Stored data:
• • • •
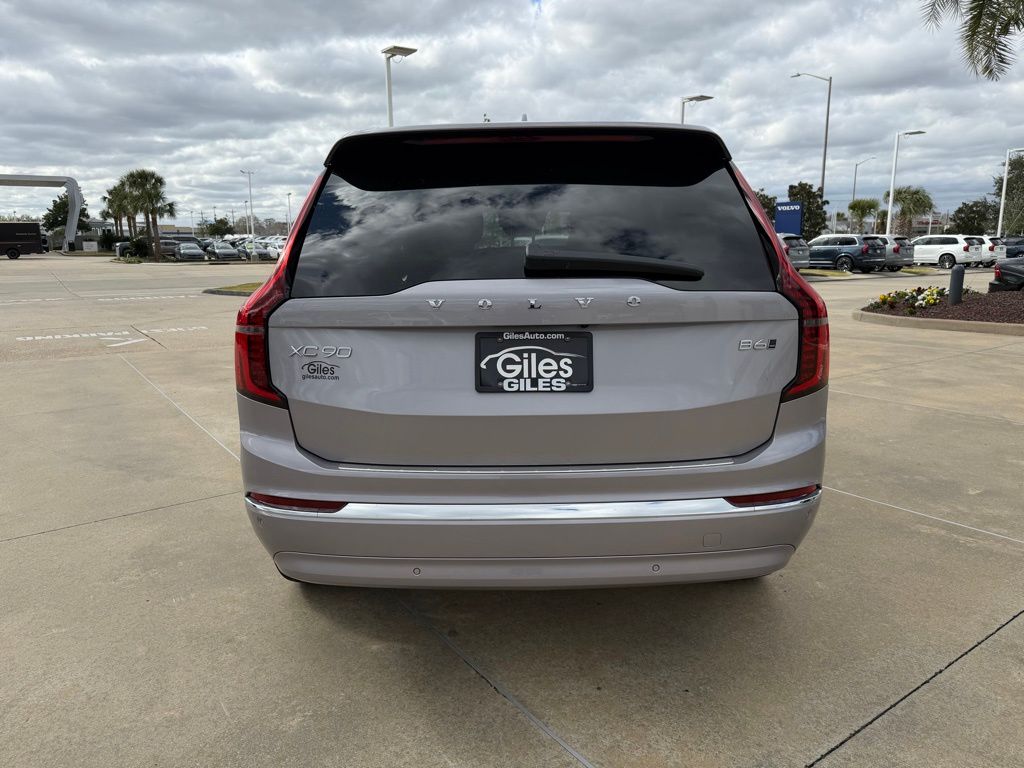 2026 Volvo XC90 Plus - Photo 4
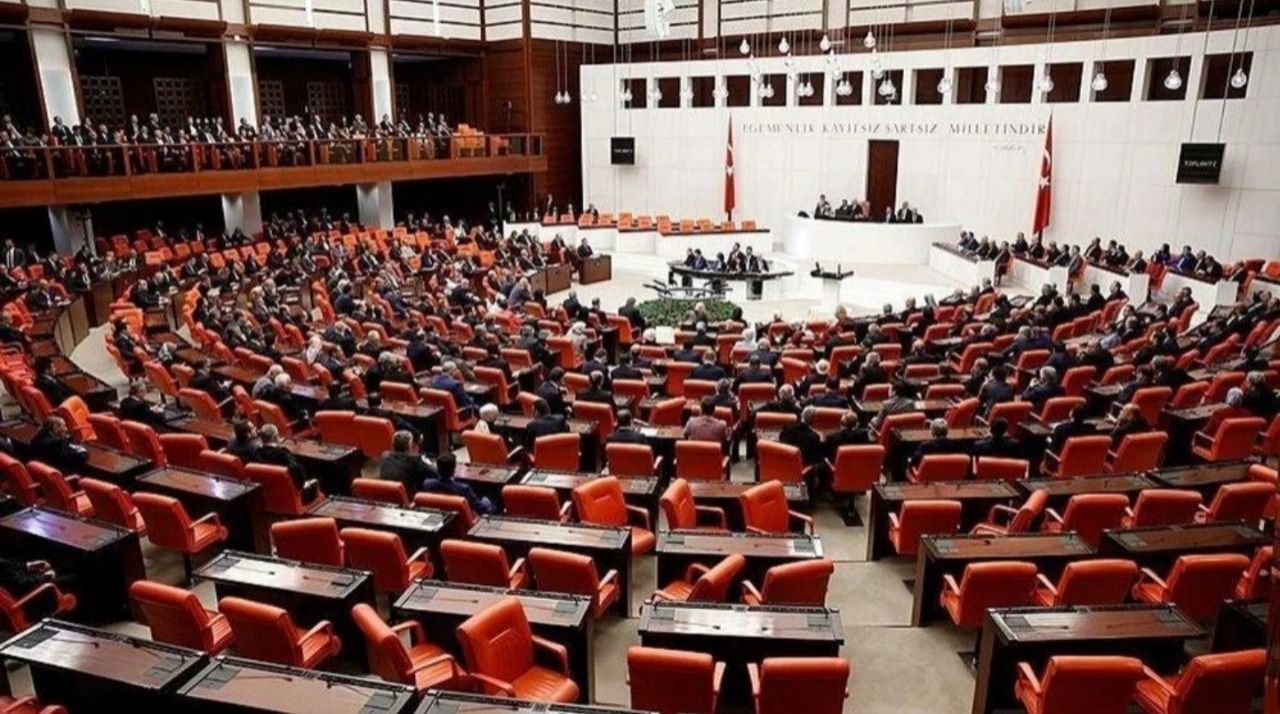 Meclis’te güldüren “Var olsun Urfa” diyaloğu!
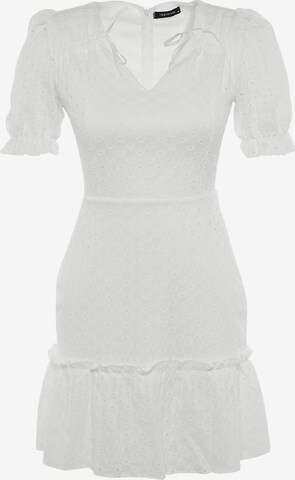 Trendyol Платье в Белый: спереди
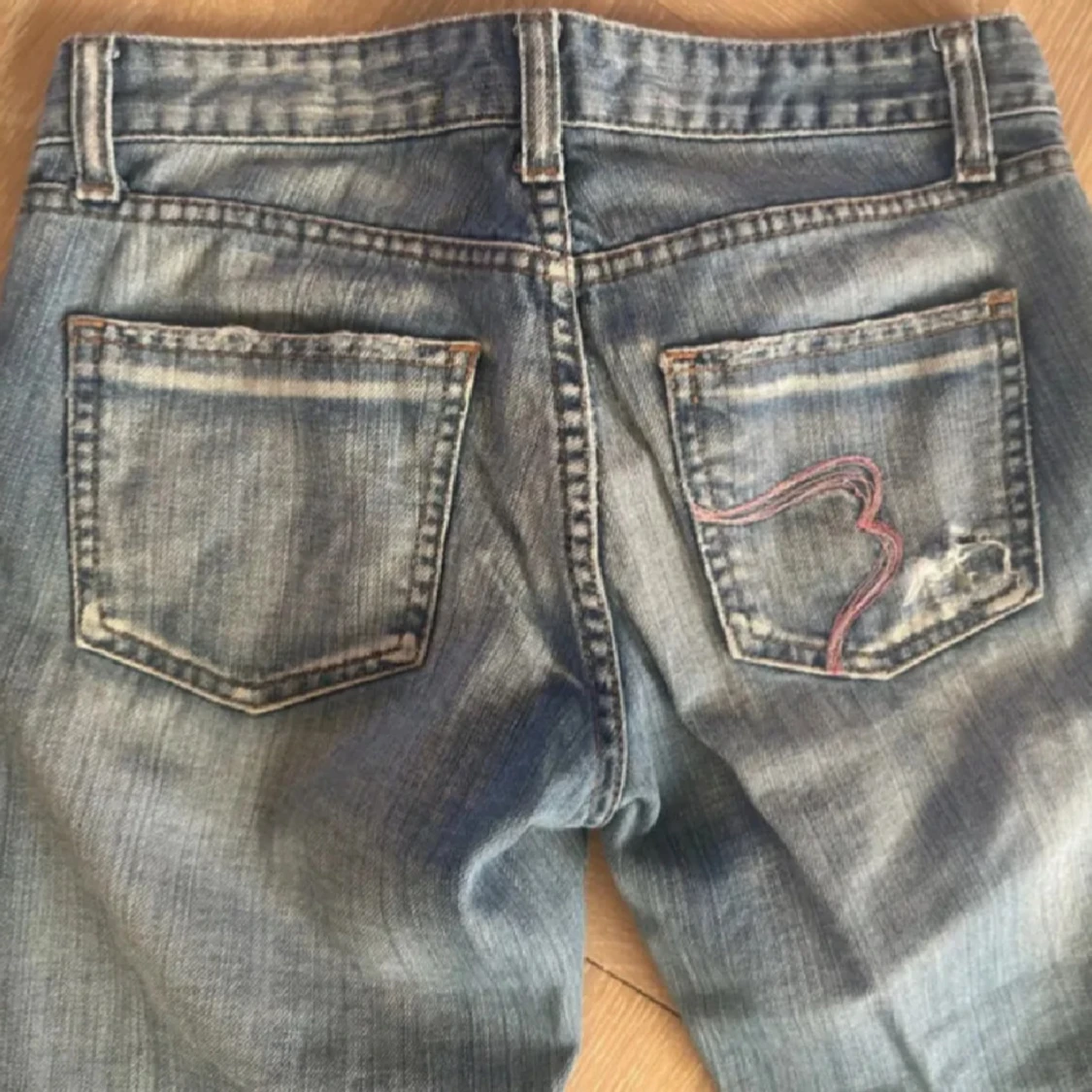 SUPER TRENDIGA LOWWAIST JEANS! - 1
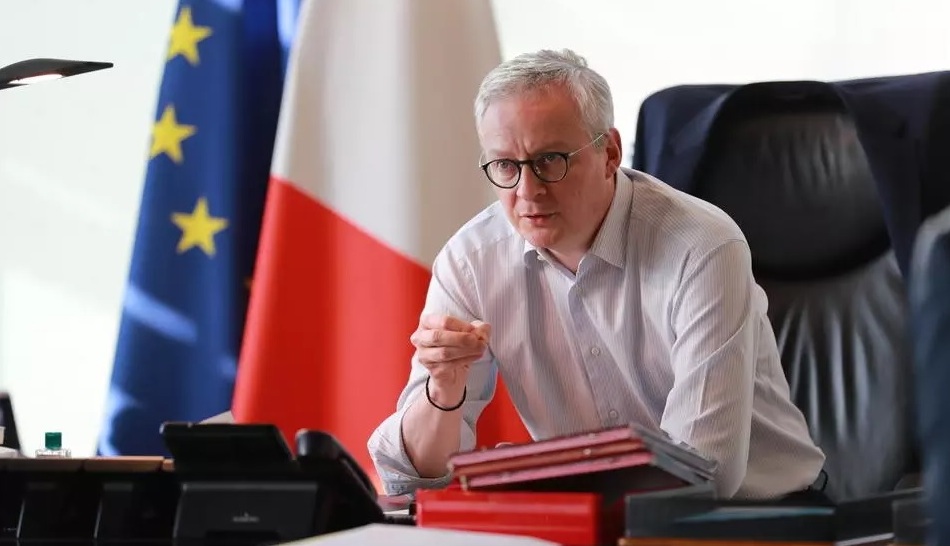   وزير الاقتصاد الفرنسى يعلن إصابته بـ كورونا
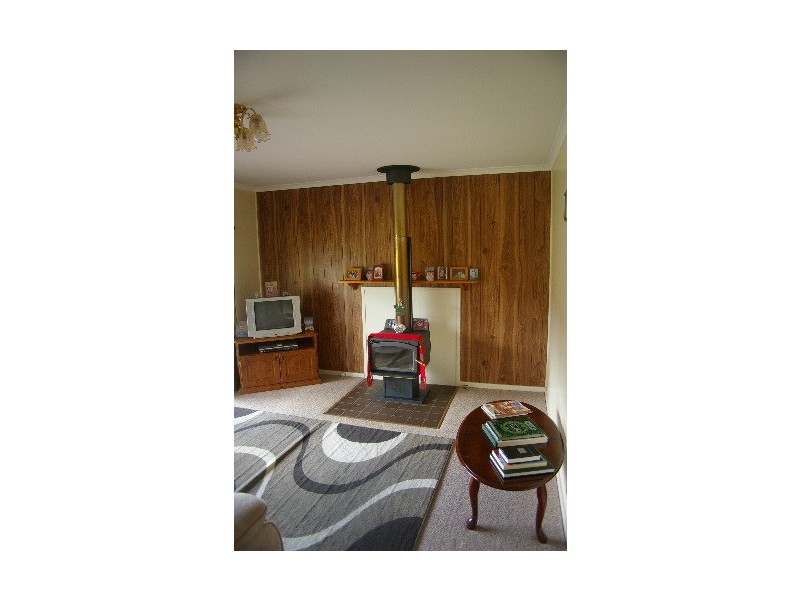 12 Bligh Avenue, Uralla NSW 2358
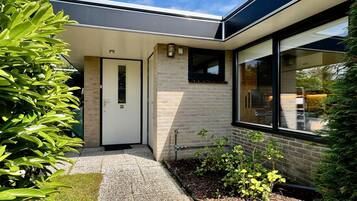 House | Meja sambut tetamu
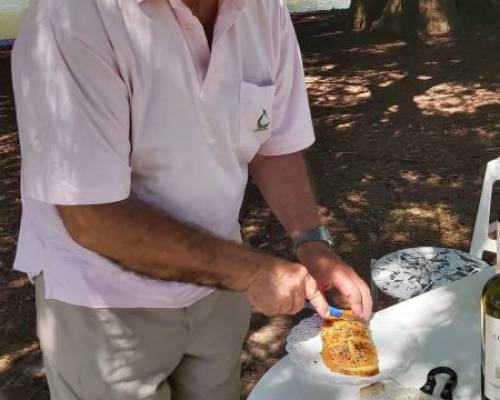 capo Jorge ... riquisimo el queso ahumado !!! :Encuentro Grupal TAPEO Y DEGUSTACIÓN DE VINOS EN PALERMO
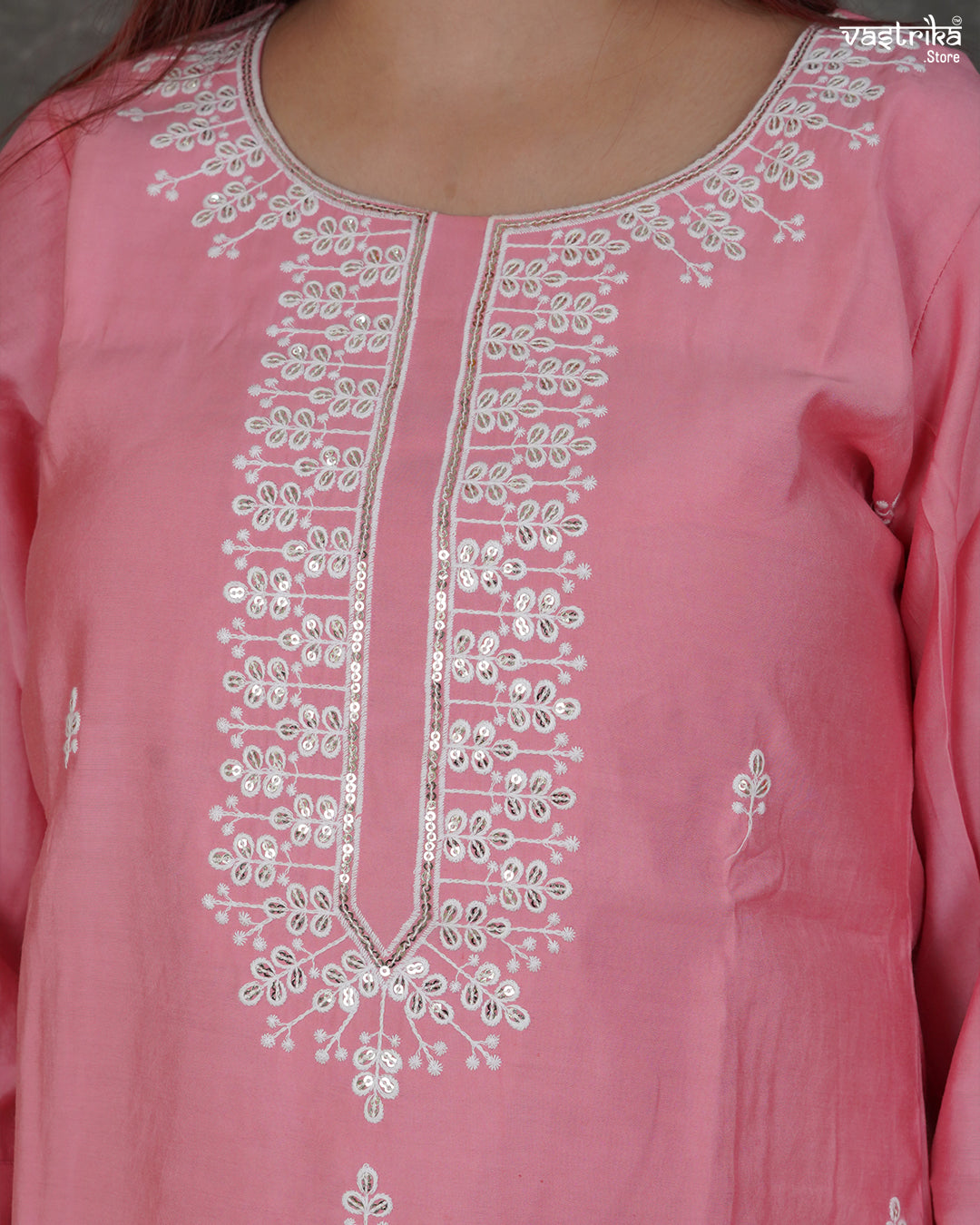 Zohra Threadwork Kurti Set with Organza Dupatta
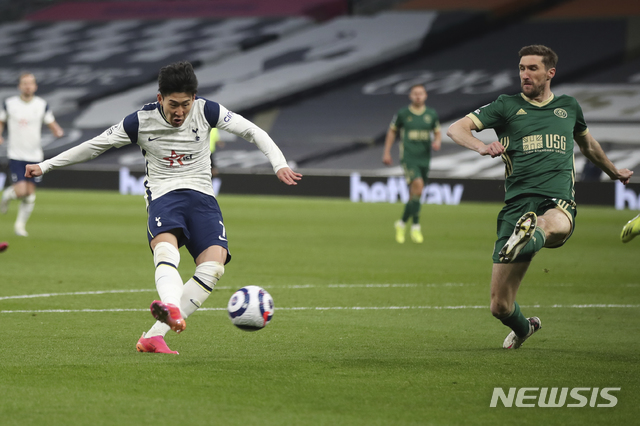 [런던=AP/뉴시스] 손흥민이 리그 16호골이자 공식전 21호골에 성공했다. 2021.05.02.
• • • •
## [EXERCISE REQUIREMENTS]
Write out every item above again, switching "Avenue" to "Street" and keeping everything else the same. Leave the pictures out of your answer.

## [ANSWER FOR THIS EXERCISE]
 2026 Volvo XC90 Plus - Photo 4
 Meclis’te güldüren “Var olsun Urfa” diyaloğu!
 Trendyol Платье в Белый: спереди
 SUPER TRENDIGA LOWWAIST JEANS! - 1
   وزير الاقتصاد الفرنسى يعلن إصابته بـ كورونا
 12 Bligh Street, Uralla NSW 2358
 House | Meja sambut tetamu
 capo Jorge ... riquisimo el queso ahumado !!! :Encuentro Grupal TAPEO Y DEGUSTACIÓN DE VINOS EN PALERMO
 Zohra Threadwork Kurti Set with Organza Dupatta
 [런던=AP/뉴시스] 손흥민이 리그 16호골이자 공식전 21호골에 성공했다. 2021.05.02.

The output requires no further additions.